Celaya Gto.- Por: Paola Klug.
Recuerdo verlo cada domingo- sin falta, en su único día de descanso, sentado en aquél sillón tapizado de verde mirando al televisor.

A diferencia de cuando veía los partidos de futbol o las peleas de box, yo jamás sentí ganas de quedarme a su lado al ver a ese animal- que la mayor parte del tiempo me daba miedo, ser asesinado por un hombre vestido con mallas y saco de lentejuelas.

Quizá era pequeña, pero podía ver la diferencia; no eran once contra once, ni siquiera uno contra uno, como en el ring. Era una persona atacando a un animal que no hacía más que correr asustado de un lado a otro de aquella arena que poco a poco se tenía con su sangre.

A los futbolistas perdedores les aplaudían o les abucheaban, al boxeador que perdía le tendían la mano, pero al toro -al que jamás vi ganar- le quitaban las orejas y la cola mientras el ganador sonreía y daba vueltas a su alrededor con ellas en mano.

Nunca nos llevó a la arena- siempre estaré agradecida por ello. Pero nos llevaba a muchos lugares adonde aquello que era tan incomprensible para mí, era una especie de pasión para otros como él.

Recuerdo un lugar en especial, un restaurante ubicado en el corazón de Portales. Vendían sendos platos de pancita acompañados de rábanos, cebolla y salsa. Esa comida me daba asco, jamás la he podido comer; quizá era la textura del menudo lo que me asqueaba o quizá las cabezas de aquellos toros que nos miraban comer empotradas en cada pared del lugar. A su lado había posters en color sepia, con el nombre de los toreros y de los toros pintados en rojo, banderillas enmarcadas -como aquellas que insertaban en el animal, poco antes de matarlo. Jamás me gustó ese lugar, jamás me gustaron los animales disecados.

Había algo de oscuro en eso, algo primitivo y malvado.

Años después conocí a una mujer, una anciana. Vivía sola en una de las vecindades de la colonia Santa Julia. Era de tez clara y cabellos blancos; ella hablaba de las corridas con orgullo- como si alguna vez hubiera estado frente a una vaquilla- pensaba para mis adentros.

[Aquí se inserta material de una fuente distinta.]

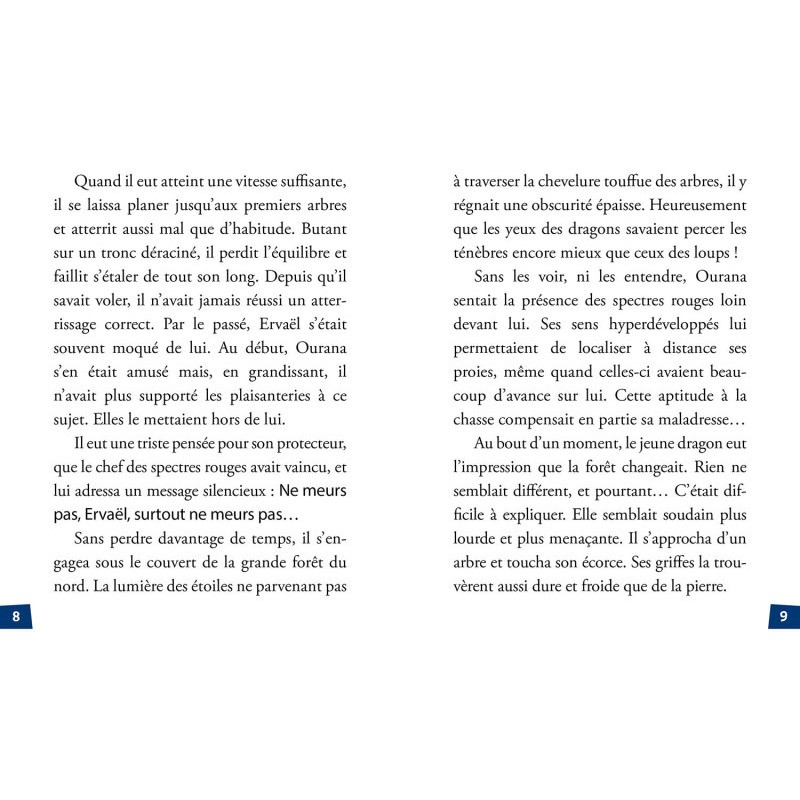 Quand il eut atteint une vitesse suffisante, il se laissa planer jusqu'aux premiers arbres et atterrit aussi mal que d'habitude. Butant sur un tronc déraciné, il perdit l'équilibre et faillit s'étaler de tout son long. Depuis qu'il savait voler, il n'avait jamais réussi un atterrissage correct. Par le passé, Ervaël s'était souvent moqué de lui. Au début, Ourana s'en était amusé mais, en grandissant, il n'avait plus supporté les plaisanteries à ce sujet. Elles le mettaient hors de lui.

Il eut une triste pensée pour son protecteur, que le chef des spectres rouges avait vaincu, et lui adressa un message silencieux : Ne meurs pas, Ervaël, surtout ne meurs pas…

Sans perdre davantage de temps, il s'engagea sous le couvert de la grande forêt du nord. La lumière des étoiles ne parvenant pas

8

à traverser la chevelure touffue des arbres, il y régnait une obscurité épaisse. Heureusement que les yeux des dragons savaient percer les ténèbres encore mieux que ceux des loups !

Sans les voir, ni les entendre, Ourana sentait la présence des spectres rouges loin devant lui. Ses sens hyperdéveloppés lui permettaient de localiser à distance ses proies, même quand celles-ci avaient beaucoup d'avance sur lui. Cette aptitude à la chasse compensait en partie sa maladresse…

Au bout d'un moment, le jeune dragon eut l'impression que la forêt changeait. Rien ne semblait différent, et pourtant… C'était difficile à expliquer. Elle semblait soudain plus lourde et plus menaçante. Il s'approcha d'un arbre et toucha son écorce. Ses griffes la trouvèrent aussi dure et froide que de la pierre.

9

Detectaba en su voz y ademanes teatrales una fantasía disfrazada de gloria, pero ajena a ella a final de cuentas. Esa mujer jamás me cayó bien, yo tampoco le caí bien a ella.

A mi padre le gustaban las corridas de toros porque a mi abuelo le gustaban también, supongo que era una forma triste de aferrarse a su recuerdo después de su muerte. Yo también extraño a mi padre, pero me alegra no ser como él.

Con el tiempo dejé de sentir miedo por el toro en el ruedo; es más aterrador el hombre que lo asesina y el que perpetúa generación tras generación tal muestra de aprecio por el dolor y el sufrimiento de un ser que vive, siente y respira.